Start of Given text

RNA Preparation and RNA Expression Analysis.
Total RNA was prepared using RNA mini prep kits from Zymo Research (Irvine, CA). RNA was reverse transcribed into cDNA using RTIII reverse transcriptase (Life Technologies, Carlsbad, CA) and measured using real-time PCR with specific primers (Supplemental Table 2) and SYBR Green PCR master mix (Life Technologies), using GAPDH as the internal control (Wang et al., 2011). Human liver samples were obtained from the Cooperative Human Tissue Network (CHTN, Bethesda, MD) (see Supplemental Table 3 for the demographics of liver donors).
CYP3A4 Protein Analyses Using Capillary Western Blot Technology.
Human hepatocytes in six-well plates were lysed with 100 µl of radioimmunoprecipitation assay lysis buffer supplemented with protease inhibitor cocktail (Roche, South San Francisco, CA). Total protein concentrations were measured using Bradford method (Thermo Fisher Scientific).
Capillary Western analyses were performed using the Protein Simple Jess system (Bio-Techne, San Jose, CA) according to manufacturer’s protocol. Briefly, cell lysates were diluted with 0.1 × sample buffer to concentration of 1 mg/ml. Then four parts of diluted samples were combined with one part 5 × fluorescent master mix (containing 5 × sample buffer, 5 × fluorescent standard, and 200 mM dithiothreitol) and heated at 95°C for 5 minutes. Then the denatured samples, blocking reagent, mouse anti-CYP3A4 antibody (clone 946002, at 1:50 dilution; R&D Systems, Minneapolis, MN), rabbit anti-β-actin antibody (ab8227, 1:50; Abcam, Cambridge, MA), horseradish peroxidase–conjugated anti-mouse secondary antibody (1:20), fluorescent-conjugated near infrared anti-rabbit secondary antibody (1:20), and chemiluminescent substrate were dispensed into designated wells in an assay plate. A biotinylated ladder provided the molecular weight standard for each assay. After plate loading, the separation, electrophoresis, and immunodetection steps take place in the fully automated capillary system.

End of Given text

→ Your goal
Proceed with the methods text on RNA and CYP3A4 protein analysis, starting after its last sentence. You will not need the records to do this.

Start of Given records

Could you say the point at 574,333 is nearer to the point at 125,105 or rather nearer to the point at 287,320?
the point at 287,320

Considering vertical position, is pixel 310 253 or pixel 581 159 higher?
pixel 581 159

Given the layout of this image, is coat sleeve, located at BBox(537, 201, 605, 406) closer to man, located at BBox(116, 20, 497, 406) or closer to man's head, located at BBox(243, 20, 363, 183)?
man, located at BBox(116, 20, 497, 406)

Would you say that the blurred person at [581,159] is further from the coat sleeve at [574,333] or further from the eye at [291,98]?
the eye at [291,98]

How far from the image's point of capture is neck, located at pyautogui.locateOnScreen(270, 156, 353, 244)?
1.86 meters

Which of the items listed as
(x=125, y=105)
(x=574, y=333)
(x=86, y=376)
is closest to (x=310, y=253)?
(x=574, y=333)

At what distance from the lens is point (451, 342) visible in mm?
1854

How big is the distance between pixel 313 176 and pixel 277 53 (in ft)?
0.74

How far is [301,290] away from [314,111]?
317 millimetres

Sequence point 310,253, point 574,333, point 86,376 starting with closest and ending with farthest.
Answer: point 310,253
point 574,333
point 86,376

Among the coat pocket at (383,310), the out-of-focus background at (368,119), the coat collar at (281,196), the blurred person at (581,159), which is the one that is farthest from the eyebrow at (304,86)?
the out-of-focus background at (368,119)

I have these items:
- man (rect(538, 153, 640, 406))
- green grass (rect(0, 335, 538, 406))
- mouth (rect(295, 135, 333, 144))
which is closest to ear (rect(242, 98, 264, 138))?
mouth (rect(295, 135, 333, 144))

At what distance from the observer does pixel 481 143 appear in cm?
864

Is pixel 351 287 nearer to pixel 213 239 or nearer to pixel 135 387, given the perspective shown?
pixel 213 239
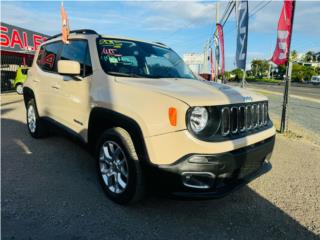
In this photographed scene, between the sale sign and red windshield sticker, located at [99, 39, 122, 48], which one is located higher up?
the sale sign

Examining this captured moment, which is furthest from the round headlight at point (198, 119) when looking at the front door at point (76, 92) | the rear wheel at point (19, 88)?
the rear wheel at point (19, 88)

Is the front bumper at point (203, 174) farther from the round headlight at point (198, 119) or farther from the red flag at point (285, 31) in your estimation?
the red flag at point (285, 31)

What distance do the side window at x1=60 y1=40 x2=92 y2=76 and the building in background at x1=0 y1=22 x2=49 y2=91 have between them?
1554cm

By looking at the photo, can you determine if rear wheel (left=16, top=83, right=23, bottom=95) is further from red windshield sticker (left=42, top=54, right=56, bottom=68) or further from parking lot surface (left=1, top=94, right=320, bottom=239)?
parking lot surface (left=1, top=94, right=320, bottom=239)

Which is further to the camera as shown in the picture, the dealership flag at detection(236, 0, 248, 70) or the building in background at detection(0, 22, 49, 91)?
the building in background at detection(0, 22, 49, 91)

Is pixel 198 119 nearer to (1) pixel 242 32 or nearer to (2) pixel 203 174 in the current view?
(2) pixel 203 174

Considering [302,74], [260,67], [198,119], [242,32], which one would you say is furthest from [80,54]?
[260,67]

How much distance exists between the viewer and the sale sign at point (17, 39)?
18028mm

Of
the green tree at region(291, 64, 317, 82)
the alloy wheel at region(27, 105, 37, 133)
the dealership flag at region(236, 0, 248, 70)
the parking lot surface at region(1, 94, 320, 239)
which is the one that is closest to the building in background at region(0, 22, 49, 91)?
the dealership flag at region(236, 0, 248, 70)

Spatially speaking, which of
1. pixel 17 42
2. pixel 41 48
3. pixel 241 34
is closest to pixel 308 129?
pixel 241 34

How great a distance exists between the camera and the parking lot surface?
285 cm

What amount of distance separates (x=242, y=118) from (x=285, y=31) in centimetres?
553

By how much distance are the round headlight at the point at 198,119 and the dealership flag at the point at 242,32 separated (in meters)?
8.32

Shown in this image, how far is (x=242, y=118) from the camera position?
3.17 metres
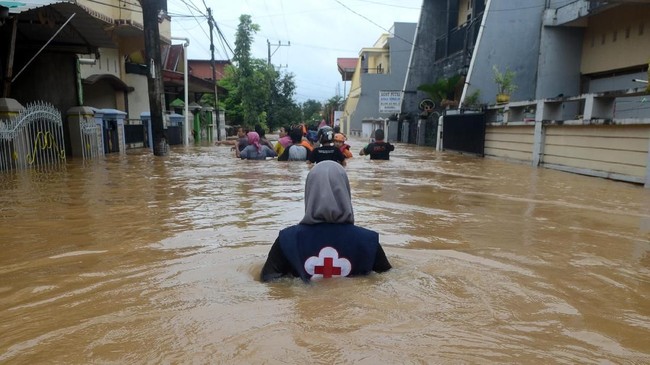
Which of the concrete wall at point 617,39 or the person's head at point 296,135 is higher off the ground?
the concrete wall at point 617,39

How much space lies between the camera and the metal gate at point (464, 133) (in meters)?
17.5

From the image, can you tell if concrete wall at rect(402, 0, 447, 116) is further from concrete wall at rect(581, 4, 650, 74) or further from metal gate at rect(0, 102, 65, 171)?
metal gate at rect(0, 102, 65, 171)

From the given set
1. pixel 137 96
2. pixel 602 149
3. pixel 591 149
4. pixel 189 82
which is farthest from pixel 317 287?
pixel 189 82

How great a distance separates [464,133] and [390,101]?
1456 cm

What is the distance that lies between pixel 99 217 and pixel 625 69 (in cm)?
1663

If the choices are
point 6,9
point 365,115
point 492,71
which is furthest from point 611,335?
point 365,115

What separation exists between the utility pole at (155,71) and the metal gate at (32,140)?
2981 millimetres

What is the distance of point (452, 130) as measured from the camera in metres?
20.5

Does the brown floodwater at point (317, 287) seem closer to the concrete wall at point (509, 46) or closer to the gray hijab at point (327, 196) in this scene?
the gray hijab at point (327, 196)

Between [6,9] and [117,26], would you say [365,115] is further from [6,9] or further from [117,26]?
[6,9]

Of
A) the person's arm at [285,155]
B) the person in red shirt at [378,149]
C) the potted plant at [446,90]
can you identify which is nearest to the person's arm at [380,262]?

End of Given records

→ Result of this task
Data Analysis.
Data are expressed as mean ± S.D. Statistical analysis was performed using Prism (GraphPad Software, San Diego, CA). The University of Florida Biosafety Committee and the institutional review board committee approved the lentivirus study and human tissue study, respectively.
Results
SSI Analysis Identifies ESR1 as a Main Regulator of CYP3A4 Expression.
We used published microarray data (GSE9588) from 427 livers and selected 45 liver-enriched candidate TFs (Yang et al., 2010) for the SSI analysis. Some TFs were measured by more than one probe. First-order analysis identified 10 TFs with the highest SSI values (Fig. 1, A and B). As expected, these TFs were similar to the previous results with regression analysis (Yang et al., 2010) using the same data set. Two probes (both target coding regions) for ESR1 scored with the highest first-order total effect index and the lowest P value (Fig. 1, A and B).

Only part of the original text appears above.